Task details:
Return each line of the listing below unchanged, from the first line to the last.

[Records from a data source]
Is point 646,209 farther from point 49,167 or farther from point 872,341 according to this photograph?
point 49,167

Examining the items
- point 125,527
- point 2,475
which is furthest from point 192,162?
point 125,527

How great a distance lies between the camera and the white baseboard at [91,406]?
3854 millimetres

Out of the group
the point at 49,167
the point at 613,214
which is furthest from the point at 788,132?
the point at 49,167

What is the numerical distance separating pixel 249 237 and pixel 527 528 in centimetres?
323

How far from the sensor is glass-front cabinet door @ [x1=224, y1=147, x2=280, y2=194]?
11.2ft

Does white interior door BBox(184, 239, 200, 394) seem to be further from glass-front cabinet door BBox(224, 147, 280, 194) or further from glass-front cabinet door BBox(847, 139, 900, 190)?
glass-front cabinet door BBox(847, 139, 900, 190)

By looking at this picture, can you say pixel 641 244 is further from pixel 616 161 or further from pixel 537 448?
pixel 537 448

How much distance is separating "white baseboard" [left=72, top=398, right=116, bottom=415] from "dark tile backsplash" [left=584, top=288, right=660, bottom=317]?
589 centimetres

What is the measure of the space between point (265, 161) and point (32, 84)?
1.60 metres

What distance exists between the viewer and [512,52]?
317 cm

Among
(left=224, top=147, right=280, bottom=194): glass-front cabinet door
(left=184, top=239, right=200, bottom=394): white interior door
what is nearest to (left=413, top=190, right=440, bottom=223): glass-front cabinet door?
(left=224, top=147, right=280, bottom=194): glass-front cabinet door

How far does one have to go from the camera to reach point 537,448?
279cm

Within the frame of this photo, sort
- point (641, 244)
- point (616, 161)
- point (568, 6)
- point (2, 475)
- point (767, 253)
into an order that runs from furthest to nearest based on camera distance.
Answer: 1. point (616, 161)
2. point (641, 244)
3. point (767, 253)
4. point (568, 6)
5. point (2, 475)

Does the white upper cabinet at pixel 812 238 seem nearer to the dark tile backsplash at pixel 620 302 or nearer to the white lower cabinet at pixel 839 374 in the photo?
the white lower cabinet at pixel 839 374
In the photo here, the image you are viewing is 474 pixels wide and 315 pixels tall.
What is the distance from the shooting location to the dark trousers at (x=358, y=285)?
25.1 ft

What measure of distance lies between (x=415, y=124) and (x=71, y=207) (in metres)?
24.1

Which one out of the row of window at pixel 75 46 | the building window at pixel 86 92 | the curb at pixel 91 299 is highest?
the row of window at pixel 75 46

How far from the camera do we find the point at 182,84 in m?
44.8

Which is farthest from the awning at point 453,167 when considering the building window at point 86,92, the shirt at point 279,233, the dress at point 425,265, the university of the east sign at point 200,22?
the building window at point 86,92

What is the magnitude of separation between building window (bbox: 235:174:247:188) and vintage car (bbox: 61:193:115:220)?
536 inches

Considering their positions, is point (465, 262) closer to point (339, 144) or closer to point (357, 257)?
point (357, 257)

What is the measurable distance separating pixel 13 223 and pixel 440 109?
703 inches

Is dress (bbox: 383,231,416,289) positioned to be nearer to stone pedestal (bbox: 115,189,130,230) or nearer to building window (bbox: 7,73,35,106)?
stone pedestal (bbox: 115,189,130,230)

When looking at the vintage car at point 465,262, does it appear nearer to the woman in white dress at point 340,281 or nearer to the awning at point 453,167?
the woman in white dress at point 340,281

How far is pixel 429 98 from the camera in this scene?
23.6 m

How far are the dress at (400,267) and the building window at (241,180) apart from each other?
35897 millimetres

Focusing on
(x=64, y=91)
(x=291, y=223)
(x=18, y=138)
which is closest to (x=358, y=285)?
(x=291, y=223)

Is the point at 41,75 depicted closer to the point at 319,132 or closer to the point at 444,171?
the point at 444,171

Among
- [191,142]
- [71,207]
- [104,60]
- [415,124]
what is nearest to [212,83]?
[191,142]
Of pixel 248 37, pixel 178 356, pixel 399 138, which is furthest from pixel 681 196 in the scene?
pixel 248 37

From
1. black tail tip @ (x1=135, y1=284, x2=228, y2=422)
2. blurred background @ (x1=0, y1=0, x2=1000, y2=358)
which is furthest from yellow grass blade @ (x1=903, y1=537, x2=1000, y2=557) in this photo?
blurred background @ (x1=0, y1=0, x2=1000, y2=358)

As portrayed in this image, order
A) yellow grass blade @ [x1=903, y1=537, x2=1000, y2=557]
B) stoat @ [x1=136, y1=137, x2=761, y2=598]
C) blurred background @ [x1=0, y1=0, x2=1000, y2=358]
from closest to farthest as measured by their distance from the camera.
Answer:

Full output:
Is point 646,209 farther from point 49,167 or farther from point 872,341 according to this photograph?
point 49,167

Examining the items
- point 125,527
- point 2,475
which is furthest from point 192,162?
point 125,527

How great a distance lies between the camera and the white baseboard at [91,406]?
3854 millimetres

Out of the group
the point at 49,167
the point at 613,214
which is furthest from the point at 788,132?
the point at 49,167

What is the numerical distance separating pixel 249 237 and pixel 527 528 in centimetres?
323

How far from the sensor is glass-front cabinet door @ [x1=224, y1=147, x2=280, y2=194]?
11.2ft

Does white interior door BBox(184, 239, 200, 394) seem to be further from glass-front cabinet door BBox(224, 147, 280, 194) or further from glass-front cabinet door BBox(847, 139, 900, 190)?
glass-front cabinet door BBox(847, 139, 900, 190)

By looking at this picture, can you say pixel 641 244 is further from pixel 616 161 or further from pixel 537 448?
pixel 537 448

How much distance is separating "white baseboard" [left=72, top=398, right=116, bottom=415] from "dark tile backsplash" [left=584, top=288, right=660, bottom=317]?
589 centimetres

What is the measure of the space between point (265, 161) and point (32, 84)?
1.60 metres

What distance exists between the viewer and [512,52]?
317 cm

Among
(left=224, top=147, right=280, bottom=194): glass-front cabinet door
(left=184, top=239, right=200, bottom=394): white interior door
what is nearest to (left=413, top=190, right=440, bottom=223): glass-front cabinet door?
(left=224, top=147, right=280, bottom=194): glass-front cabinet door

How far does one have to go from the camera to reach point 537,448?
279cm

Within the frame of this photo, sort
- point (641, 244)
- point (616, 161)
- point (568, 6)
- point (2, 475)
- point (767, 253)
into an order that runs from furthest to nearest based on camera distance.
Answer: 1. point (616, 161)
2. point (641, 244)
3. point (767, 253)
4. point (568, 6)
5. point (2, 475)

Does the white upper cabinet at pixel 812 238 seem nearer to the dark tile backsplash at pixel 620 302 or nearer to the white lower cabinet at pixel 839 374 in the photo?
the white lower cabinet at pixel 839 374
In the photo here, the image you are viewing is 474 pixels wide and 315 pixels tall.
What is the distance from the shooting location to the dark trousers at (x=358, y=285)?
25.1 ft

What measure of distance lies between (x=415, y=124) and (x=71, y=207) (in metres)?
24.1

Which one out of the row of window at pixel 75 46 | the building window at pixel 86 92 | the curb at pixel 91 299 is highest?
the row of window at pixel 75 46

How far from the camera do we find the point at 182,84 in m?
44.8

Which is farthest from the awning at point 453,167 when considering the building window at point 86,92, the shirt at point 279,233, the dress at point 425,265, the university of the east sign at point 200,22?
the building window at point 86,92

What is the magnitude of separation between building window (bbox: 235:174:247:188) and vintage car (bbox: 61:193:115:220)?
536 inches

Considering their positions, is point (465, 262) closer to point (339, 144) or closer to point (357, 257)?
point (357, 257)

What is the measurable distance separating pixel 13 223 and pixel 440 109?
703 inches

Is dress (bbox: 383,231,416,289) positioned to be nearer to stone pedestal (bbox: 115,189,130,230) or nearer to building window (bbox: 7,73,35,106)?
stone pedestal (bbox: 115,189,130,230)

When looking at the vintage car at point 465,262, does it appear nearer to the woman in white dress at point 340,281 or nearer to the awning at point 453,167?
the woman in white dress at point 340,281

How far is pixel 429 98 from the camera in this scene?
23.6 m

How far are the dress at (400,267) and the building window at (241,180) apart from each other?
35897 millimetres

Focusing on
(x=64, y=91)
(x=291, y=223)
(x=18, y=138)
which is closest to (x=358, y=285)?
(x=291, y=223)

Is the point at 41,75 depicted closer to the point at 319,132 or closer to the point at 444,171?
the point at 444,171

Among
- [191,142]
- [71,207]
- [104,60]
- [415,124]
what is nearest to [212,83]?
[191,142]
Of pixel 248 37, pixel 178 356, pixel 399 138, which is furthest from pixel 681 196 in the scene?
pixel 248 37

From
1. black tail tip @ (x1=135, y1=284, x2=228, y2=422)
2. blurred background @ (x1=0, y1=0, x2=1000, y2=358)
which is furthest from yellow grass blade @ (x1=903, y1=537, x2=1000, y2=557) in this photo?
blurred background @ (x1=0, y1=0, x2=1000, y2=358)

As portrayed in this image, order
A) yellow grass blade @ [x1=903, y1=537, x2=1000, y2=557]
B) stoat @ [x1=136, y1=137, x2=761, y2=598]
C) blurred background @ [x1=0, y1=0, x2=1000, y2=358]
from closest to farthest as measured by their distance from the camera.
Answer:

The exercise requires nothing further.